> Written request:
Reproduce the entries word for word, from the line containing "If you examine" up to and including the last line of the entries.

╭──

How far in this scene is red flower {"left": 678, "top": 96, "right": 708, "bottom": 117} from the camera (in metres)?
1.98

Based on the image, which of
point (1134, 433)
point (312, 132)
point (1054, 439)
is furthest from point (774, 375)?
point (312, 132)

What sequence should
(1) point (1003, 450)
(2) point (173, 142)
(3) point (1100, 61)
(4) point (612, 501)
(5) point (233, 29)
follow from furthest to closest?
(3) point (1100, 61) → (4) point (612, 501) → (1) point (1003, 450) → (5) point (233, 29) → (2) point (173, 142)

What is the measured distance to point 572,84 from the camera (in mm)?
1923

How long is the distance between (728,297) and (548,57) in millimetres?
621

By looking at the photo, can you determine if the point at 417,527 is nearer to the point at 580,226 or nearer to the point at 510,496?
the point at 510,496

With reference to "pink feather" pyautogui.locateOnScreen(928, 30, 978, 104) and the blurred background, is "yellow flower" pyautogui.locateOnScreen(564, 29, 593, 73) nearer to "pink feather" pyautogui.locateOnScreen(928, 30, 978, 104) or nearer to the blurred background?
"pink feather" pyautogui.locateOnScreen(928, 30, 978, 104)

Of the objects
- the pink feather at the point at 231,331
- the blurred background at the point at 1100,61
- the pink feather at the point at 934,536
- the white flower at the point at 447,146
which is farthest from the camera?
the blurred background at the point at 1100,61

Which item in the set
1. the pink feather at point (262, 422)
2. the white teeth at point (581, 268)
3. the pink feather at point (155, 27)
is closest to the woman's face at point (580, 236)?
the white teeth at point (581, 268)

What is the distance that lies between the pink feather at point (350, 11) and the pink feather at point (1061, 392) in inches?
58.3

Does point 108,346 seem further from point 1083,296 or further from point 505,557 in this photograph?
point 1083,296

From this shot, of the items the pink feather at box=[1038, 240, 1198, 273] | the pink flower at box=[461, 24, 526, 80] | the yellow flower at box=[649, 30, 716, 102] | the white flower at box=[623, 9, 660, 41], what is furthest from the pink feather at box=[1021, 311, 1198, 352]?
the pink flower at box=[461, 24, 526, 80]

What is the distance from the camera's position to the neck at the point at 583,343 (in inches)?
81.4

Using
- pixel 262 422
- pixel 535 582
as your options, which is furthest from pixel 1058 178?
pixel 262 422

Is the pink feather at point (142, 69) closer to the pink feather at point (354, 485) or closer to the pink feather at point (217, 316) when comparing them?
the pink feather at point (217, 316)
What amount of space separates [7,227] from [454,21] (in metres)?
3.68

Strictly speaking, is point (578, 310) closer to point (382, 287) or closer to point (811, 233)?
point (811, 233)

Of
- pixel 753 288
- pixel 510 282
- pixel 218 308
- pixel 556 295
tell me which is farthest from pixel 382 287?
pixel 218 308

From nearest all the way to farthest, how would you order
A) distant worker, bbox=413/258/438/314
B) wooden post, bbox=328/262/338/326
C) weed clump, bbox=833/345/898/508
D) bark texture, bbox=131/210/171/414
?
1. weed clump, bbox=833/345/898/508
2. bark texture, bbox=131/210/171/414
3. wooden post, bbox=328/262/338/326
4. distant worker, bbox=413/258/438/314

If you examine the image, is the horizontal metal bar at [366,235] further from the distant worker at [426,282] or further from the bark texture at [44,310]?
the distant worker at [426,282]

╰──

> Answer:
If you examine the image, is the horizontal metal bar at [366,235] further from the distant worker at [426,282] or further from the bark texture at [44,310]?
the distant worker at [426,282]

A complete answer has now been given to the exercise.